Indeed, the sociological perspective, and the one I find myself increasingly drawn to, is that there is no ‘self’ as we commonly see it. All we are as individuals, a sociologist will tell you, is a sum of the social forces that we have experienced to date. My quiestion as raised in the OP is, is the whole greater than the sum of the parts?
I think DSeid may have just wrapped this up very neatly.
Actually, it isn’t impossible for people to act against social norms. People do it all the time. Have you ever heard of schizophrenia? Autism? MDMA? Charles Manson?

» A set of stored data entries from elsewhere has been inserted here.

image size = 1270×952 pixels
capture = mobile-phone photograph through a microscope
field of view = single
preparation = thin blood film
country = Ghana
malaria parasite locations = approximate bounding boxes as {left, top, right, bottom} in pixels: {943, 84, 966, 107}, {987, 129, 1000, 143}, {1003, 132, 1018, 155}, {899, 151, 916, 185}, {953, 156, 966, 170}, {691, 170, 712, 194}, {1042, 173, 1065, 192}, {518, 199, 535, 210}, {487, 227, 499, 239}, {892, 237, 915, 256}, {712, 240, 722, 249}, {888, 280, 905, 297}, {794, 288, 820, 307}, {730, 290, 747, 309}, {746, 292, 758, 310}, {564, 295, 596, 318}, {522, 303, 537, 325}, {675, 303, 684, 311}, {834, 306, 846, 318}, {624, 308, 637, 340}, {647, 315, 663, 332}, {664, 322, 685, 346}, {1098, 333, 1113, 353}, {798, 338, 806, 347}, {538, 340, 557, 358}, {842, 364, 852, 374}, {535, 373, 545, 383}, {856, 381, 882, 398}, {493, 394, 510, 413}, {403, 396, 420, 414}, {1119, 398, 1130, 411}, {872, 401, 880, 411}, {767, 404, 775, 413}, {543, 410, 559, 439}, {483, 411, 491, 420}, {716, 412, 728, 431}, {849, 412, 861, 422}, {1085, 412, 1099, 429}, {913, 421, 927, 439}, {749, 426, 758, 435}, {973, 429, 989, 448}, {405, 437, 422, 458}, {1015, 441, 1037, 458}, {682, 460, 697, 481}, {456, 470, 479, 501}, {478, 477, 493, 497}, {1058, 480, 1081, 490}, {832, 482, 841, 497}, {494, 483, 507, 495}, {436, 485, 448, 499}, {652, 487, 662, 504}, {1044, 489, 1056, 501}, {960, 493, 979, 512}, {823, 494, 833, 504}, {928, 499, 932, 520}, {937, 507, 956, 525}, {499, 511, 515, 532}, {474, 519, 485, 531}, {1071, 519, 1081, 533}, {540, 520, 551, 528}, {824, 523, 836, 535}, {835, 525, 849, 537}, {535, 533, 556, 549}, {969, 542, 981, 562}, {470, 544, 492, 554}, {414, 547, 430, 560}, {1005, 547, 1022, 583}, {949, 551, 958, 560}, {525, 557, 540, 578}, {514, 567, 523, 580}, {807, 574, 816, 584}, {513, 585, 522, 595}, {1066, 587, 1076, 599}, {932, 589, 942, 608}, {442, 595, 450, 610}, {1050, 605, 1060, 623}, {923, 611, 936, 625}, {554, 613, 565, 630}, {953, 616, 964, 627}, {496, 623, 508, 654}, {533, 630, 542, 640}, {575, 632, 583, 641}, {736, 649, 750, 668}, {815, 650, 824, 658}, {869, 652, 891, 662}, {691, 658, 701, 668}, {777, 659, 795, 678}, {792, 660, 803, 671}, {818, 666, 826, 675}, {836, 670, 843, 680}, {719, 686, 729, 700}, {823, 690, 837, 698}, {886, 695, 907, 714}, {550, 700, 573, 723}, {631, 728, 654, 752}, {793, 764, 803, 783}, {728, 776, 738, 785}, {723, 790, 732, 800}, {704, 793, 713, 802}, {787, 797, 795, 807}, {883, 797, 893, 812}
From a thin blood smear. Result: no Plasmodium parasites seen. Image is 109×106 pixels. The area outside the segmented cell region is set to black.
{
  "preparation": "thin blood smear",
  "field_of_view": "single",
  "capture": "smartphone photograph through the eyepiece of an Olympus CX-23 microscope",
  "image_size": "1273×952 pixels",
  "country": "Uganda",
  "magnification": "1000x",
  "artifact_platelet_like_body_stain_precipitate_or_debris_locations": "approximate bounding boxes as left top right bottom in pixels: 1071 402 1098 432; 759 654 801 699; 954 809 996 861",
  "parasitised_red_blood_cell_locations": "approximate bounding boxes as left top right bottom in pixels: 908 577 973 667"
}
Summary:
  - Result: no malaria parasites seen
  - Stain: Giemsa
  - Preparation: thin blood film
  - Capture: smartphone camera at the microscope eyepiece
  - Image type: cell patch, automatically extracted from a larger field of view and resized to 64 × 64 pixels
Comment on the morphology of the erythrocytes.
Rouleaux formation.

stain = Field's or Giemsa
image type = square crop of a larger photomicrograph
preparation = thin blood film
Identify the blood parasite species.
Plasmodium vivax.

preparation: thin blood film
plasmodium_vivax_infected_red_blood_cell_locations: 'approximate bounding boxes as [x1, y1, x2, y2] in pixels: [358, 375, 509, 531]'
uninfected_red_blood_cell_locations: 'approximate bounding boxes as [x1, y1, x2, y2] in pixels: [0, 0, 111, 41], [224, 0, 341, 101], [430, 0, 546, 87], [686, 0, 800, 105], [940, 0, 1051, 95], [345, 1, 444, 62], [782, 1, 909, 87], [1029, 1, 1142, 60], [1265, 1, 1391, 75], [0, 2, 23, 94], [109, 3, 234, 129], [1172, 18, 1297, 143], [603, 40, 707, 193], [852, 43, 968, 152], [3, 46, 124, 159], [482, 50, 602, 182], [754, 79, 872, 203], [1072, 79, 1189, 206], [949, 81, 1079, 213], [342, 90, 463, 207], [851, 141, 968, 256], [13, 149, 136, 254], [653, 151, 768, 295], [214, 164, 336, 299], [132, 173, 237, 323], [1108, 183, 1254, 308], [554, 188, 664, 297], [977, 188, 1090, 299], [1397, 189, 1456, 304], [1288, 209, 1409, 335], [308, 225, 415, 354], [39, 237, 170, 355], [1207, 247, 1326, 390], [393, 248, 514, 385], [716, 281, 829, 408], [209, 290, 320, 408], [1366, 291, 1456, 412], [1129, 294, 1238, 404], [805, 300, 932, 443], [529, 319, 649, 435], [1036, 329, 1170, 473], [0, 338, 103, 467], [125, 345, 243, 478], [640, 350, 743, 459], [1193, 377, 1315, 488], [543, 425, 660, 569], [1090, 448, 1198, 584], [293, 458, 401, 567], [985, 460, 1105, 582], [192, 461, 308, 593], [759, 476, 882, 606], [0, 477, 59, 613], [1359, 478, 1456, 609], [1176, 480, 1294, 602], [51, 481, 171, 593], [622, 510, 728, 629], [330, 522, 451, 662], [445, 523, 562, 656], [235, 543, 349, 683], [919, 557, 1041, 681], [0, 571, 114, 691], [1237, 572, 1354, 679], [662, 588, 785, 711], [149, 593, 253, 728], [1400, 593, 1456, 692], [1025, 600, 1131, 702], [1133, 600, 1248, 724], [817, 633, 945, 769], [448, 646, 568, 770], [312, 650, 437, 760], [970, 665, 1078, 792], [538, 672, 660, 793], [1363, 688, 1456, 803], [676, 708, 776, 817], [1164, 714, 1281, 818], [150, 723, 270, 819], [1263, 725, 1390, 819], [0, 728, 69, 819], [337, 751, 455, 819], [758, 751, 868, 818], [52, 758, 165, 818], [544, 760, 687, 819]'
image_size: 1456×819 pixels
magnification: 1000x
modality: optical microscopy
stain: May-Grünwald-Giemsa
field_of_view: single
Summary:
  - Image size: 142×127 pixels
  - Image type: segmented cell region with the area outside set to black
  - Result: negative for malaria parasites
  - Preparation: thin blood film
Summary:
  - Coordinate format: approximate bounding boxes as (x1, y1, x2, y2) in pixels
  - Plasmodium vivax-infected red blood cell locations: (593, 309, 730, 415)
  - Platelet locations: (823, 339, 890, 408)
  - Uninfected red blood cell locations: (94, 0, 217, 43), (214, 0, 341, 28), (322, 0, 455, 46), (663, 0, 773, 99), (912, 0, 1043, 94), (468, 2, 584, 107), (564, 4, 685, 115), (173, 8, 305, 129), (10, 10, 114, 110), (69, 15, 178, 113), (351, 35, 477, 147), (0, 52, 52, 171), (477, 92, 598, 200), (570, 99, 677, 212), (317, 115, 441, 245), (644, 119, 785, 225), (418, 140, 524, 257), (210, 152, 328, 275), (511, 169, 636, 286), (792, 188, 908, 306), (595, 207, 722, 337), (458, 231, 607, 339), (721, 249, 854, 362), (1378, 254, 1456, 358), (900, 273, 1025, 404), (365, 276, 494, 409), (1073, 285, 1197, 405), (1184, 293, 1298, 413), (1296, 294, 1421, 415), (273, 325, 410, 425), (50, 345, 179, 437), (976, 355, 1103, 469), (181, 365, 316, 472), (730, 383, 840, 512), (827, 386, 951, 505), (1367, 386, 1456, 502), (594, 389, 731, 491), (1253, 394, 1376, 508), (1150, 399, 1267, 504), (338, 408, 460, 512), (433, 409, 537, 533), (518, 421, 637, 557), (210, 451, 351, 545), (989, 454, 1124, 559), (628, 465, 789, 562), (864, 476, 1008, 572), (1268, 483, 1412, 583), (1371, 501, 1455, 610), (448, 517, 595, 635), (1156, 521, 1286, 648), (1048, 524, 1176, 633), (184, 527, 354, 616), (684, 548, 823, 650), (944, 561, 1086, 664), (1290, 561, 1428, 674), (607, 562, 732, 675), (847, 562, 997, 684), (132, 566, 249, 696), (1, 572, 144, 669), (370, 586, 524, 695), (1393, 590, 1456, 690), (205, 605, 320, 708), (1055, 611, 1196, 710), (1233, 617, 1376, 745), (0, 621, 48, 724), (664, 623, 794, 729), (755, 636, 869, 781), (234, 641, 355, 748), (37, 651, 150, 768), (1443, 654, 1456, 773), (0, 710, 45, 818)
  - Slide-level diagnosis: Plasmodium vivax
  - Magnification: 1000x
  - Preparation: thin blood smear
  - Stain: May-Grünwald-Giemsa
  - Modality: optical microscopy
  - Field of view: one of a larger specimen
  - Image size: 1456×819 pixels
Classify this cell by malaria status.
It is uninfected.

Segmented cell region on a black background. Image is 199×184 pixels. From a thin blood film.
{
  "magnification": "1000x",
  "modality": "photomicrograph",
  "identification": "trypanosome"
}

Change someone’s brain, and suddenly the absolute social conditioning you postulate doesn’t exist any more.
If we are all just programmed by society, how does that work? Where is society? What is it? Is it something more than the people I see around me?
Either your point is trivially true: “People are influenced strongly by the actions of other people”, or it makes no sense.
You may be on to something there. I think the source of the confusion may be this: oftentimes, in fact very often, that strong social influence is obeyed so often that there isn’t statistically significant evidence of it being disobeyed, so it gets confused with an inviolate law. In other words, technically it is possible to disobey all social norms, but for all intents and purposes it never happens.
However, I still contend that there are SOME absolute social laws.
Wait, what are these unbreakable social laws? I can guarantee you that any unbreakable social law you mention I can find examples of people who break it regularly. Or I can argue that the law isn’t a social law, but rather a consequence of human anatomy and physiology.
Men don’t wear dresses? You don’t punch your boss in the face? You don’t run nude down the street screaming obscenities in the middle of the night? You don’t drown your children in a bathtub?
Well, for example, see the hypothetical Ilg child scenario I outlined above. Modifying it so it applies to us is simple: What’s the probably that a human child will grow up speaking Xrygisian?
So there are a few choices that don’t appear on the menu; that means there are a few things that you probably can’t do - that’s still a far cry from (what I understood to be) your original thesis, that we are just automatons carrying out the whim of some gestalt.
So the child may not grow up to speak a language that it has no knowledge of, but it may grow up and decide not to speak, or perhaps it may grow up and say “fuck it, is this island all there is?”
How does innovation/invention/discovery occur within your worldview?